James Fitzsimons: Average family pays 40% more tax than it did four years ago
The crushing burden of keeping the State afloat has fallen on low and middle earners
Published 09/12/2012 | 05:00
When tax on income is too high, the black economy prospers and high earners are frightened away. An average rate of tax of 35 per cent is acceptable, if essential services are freely available. When the Government takes more than 50 per cent, that's the breaking point for taxpayers. If high earners cannot control their tax bills, they may migrate to where the tax regime is more favourable. For those who cannot avoid tax by legitimate means, the black economy is their only hope.
The system is out of control. So the Government has descended on low- and middle-income groups to fix the problem.

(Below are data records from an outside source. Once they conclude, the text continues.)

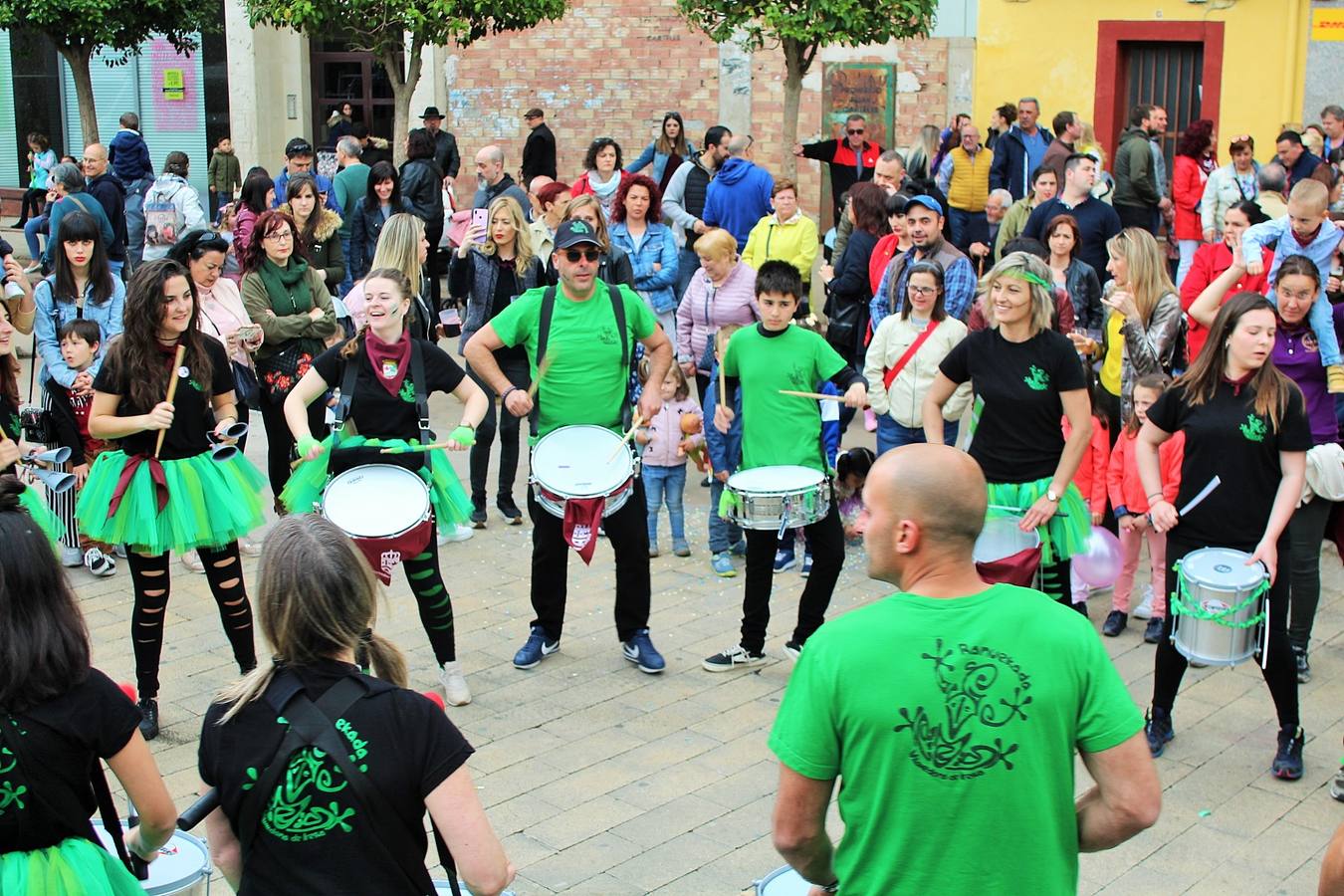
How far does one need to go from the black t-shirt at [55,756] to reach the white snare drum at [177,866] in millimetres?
331

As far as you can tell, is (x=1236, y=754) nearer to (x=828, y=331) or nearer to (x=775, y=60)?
(x=828, y=331)

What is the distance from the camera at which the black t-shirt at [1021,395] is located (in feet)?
20.4

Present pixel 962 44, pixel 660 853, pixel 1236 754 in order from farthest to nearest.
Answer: pixel 962 44 < pixel 1236 754 < pixel 660 853

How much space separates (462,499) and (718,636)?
158 cm

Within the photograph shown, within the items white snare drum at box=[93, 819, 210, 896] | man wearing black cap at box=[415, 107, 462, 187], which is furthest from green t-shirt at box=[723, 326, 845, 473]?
man wearing black cap at box=[415, 107, 462, 187]

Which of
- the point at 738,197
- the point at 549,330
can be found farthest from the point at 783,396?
the point at 738,197

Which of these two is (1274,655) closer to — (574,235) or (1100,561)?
(1100,561)

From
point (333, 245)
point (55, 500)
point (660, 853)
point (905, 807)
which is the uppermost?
point (333, 245)

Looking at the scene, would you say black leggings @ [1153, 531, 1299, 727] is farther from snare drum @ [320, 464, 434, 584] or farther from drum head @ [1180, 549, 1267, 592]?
snare drum @ [320, 464, 434, 584]

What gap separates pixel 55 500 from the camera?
8.31 metres

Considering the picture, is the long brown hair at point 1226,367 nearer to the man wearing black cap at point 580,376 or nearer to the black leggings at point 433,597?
the man wearing black cap at point 580,376

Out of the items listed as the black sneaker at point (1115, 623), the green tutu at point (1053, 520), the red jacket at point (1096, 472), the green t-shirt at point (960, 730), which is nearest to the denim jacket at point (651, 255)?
the red jacket at point (1096, 472)

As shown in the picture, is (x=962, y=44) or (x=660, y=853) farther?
(x=962, y=44)

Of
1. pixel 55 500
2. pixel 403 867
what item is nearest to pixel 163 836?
pixel 403 867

Nearly 90 per cent of government spending goes on welfare, health and education. This year, tax revenue will be about €36bn. Social protection will gobble up €22bn. When combined with the cost of health and education, we are spending much more than we are taking in.
There are between 300,000 and 400,000 fewer taxpayers today than there were four years ago. That's a drop of 16 per cent to 20 per cent. But with fewer taxpayers, we are paying more income tax than we ever did and all other taxes are higher too. In 2008, income tax alone yielded €13.2bn. In the 11 months to November 2012, we have already paid nearly €13.9bn.